There are many people, even some of whom are deeply involved in meditation and spiritual study, who don’t care at all about enlightenment. 

What they are interested in is how to have a more peaceful life, how to become able to love, how to be more present in the world.

They want to find happiness and fulfillment.

Can meditation and spiritual study help in this regard? Absolutely. Meditation releases stresses from the body, allowing one to be more and more present in the world and available to the experience of the world.

With less stress, a writer will find it easier to write, a runner will find it more effortless to run, a lover will find love more available to give.

And meditation allows us to transcend thoughts and feelings, so we begin to have contact with the place of pure Being within each of us.
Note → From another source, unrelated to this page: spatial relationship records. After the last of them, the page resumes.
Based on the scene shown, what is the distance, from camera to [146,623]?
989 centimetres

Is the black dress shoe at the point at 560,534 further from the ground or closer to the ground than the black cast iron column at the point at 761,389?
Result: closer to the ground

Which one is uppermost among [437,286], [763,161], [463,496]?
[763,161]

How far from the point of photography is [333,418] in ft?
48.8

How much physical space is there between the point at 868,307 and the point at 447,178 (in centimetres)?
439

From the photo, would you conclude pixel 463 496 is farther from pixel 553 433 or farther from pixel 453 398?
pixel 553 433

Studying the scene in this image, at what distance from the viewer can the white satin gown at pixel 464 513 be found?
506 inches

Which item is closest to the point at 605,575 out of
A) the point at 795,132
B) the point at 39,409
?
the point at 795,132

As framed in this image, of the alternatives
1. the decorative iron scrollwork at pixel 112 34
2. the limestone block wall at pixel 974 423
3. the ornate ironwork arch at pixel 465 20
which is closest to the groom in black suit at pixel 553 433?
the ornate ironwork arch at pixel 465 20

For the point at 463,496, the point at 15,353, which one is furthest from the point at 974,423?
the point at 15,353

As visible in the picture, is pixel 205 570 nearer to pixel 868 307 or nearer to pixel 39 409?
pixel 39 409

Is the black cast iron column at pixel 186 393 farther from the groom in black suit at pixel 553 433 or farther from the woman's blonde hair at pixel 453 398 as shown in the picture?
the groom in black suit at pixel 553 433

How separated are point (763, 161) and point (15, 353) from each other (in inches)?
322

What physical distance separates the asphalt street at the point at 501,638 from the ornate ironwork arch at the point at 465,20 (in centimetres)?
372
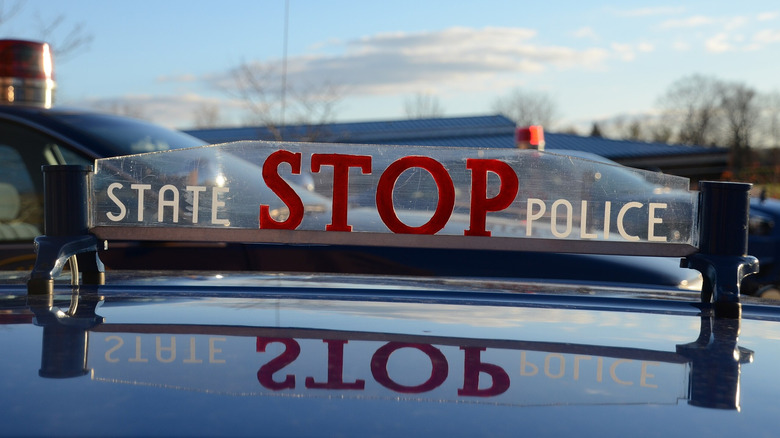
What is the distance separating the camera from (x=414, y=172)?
1971 millimetres

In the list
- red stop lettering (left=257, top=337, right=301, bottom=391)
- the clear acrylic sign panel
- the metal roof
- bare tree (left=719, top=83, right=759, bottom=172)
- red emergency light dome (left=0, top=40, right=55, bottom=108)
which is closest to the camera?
red stop lettering (left=257, top=337, right=301, bottom=391)

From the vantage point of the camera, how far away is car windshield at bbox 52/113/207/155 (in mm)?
3760

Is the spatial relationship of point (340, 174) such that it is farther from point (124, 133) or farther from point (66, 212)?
point (124, 133)

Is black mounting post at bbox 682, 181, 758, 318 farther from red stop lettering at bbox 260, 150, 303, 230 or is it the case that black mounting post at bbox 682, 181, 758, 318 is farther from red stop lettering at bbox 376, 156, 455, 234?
red stop lettering at bbox 260, 150, 303, 230

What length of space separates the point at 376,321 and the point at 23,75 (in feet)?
11.8

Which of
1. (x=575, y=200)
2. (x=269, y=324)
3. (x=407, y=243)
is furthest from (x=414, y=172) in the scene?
(x=269, y=324)

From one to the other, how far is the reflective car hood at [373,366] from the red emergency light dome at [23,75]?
2859 millimetres

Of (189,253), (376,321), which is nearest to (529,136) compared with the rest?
(189,253)

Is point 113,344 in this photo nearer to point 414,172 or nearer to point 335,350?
point 335,350

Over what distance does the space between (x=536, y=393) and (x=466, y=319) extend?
481mm

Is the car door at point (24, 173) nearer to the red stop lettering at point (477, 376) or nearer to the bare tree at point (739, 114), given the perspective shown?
the red stop lettering at point (477, 376)

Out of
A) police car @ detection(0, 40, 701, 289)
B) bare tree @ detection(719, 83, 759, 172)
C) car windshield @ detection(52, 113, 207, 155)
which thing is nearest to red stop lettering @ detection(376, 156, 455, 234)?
police car @ detection(0, 40, 701, 289)

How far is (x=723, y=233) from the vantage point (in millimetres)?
1817

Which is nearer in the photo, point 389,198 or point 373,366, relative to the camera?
point 373,366
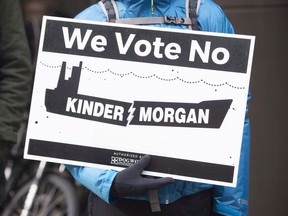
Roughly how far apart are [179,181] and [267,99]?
8.48 feet

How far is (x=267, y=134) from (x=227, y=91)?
259cm

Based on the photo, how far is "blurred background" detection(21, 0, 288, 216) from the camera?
17.0ft

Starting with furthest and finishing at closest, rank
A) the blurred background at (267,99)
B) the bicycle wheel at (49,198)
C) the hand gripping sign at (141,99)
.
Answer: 1. the bicycle wheel at (49,198)
2. the blurred background at (267,99)
3. the hand gripping sign at (141,99)

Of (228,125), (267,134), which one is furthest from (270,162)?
(228,125)

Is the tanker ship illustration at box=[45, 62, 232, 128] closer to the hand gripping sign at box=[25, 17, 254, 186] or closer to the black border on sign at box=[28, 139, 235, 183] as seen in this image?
the hand gripping sign at box=[25, 17, 254, 186]

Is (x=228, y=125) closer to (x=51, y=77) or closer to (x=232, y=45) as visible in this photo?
(x=232, y=45)

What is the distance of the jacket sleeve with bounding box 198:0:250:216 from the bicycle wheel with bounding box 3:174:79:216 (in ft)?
8.99

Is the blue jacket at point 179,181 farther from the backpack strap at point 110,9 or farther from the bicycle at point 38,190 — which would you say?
the bicycle at point 38,190

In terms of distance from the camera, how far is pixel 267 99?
5234mm

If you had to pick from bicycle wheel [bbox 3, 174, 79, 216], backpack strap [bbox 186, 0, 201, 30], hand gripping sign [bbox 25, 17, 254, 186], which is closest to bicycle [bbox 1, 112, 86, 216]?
bicycle wheel [bbox 3, 174, 79, 216]

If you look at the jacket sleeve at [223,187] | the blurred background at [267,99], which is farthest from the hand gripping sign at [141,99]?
the blurred background at [267,99]

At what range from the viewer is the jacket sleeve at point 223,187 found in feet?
9.35

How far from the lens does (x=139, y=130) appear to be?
2.73 m

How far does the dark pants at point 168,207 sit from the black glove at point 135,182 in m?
0.15
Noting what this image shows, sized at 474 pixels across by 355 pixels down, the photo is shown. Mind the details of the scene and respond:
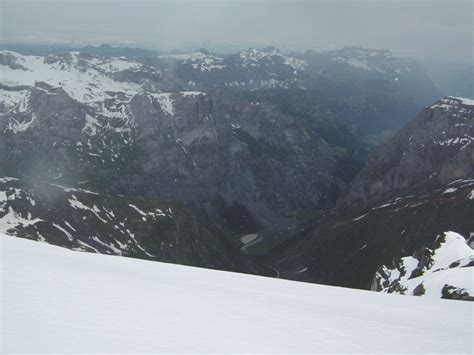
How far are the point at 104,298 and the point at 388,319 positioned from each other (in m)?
13.4

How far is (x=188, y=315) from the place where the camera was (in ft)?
63.5

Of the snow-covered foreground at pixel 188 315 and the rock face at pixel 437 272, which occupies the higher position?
the snow-covered foreground at pixel 188 315

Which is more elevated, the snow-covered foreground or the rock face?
the snow-covered foreground

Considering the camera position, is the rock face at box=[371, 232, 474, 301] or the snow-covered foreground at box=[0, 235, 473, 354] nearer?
the snow-covered foreground at box=[0, 235, 473, 354]

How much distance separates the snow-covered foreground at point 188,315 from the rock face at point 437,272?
30708mm

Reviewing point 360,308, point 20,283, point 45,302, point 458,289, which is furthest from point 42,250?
point 458,289

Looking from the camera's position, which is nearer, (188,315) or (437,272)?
(188,315)

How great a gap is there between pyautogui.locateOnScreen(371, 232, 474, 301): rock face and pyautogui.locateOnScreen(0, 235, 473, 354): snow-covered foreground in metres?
30.7

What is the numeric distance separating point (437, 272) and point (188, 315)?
62826 mm

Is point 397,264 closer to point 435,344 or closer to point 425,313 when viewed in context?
point 425,313

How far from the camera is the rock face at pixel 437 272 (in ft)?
192

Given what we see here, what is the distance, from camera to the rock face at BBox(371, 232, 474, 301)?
192 ft

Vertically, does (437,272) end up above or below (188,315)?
below

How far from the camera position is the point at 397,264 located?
113625 millimetres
Pure Being is the place of happiness and fulfillment, and to know it is to realize that happiness is always available to us, regardless of the external facts of our life. Happiness is our birthright. Happiness is what we are, beneath the mistaken belief that we are this outer self.

We do not need to seek enlightenment. All we need is to seek to become more awake, day by day. The Veda teaches that consciousness is infinite. Our ability to wake up to consciousness must also be infinite. There always is some new experience awaiting only our attention. Nature has so much it wishes to show us. Will I be present enough to appreciate it? How awake can I be today?

Today I will bring myself wholly to the world, and I will ask of the world, as if it were alive and conscious and wise, to show me what it would have me see.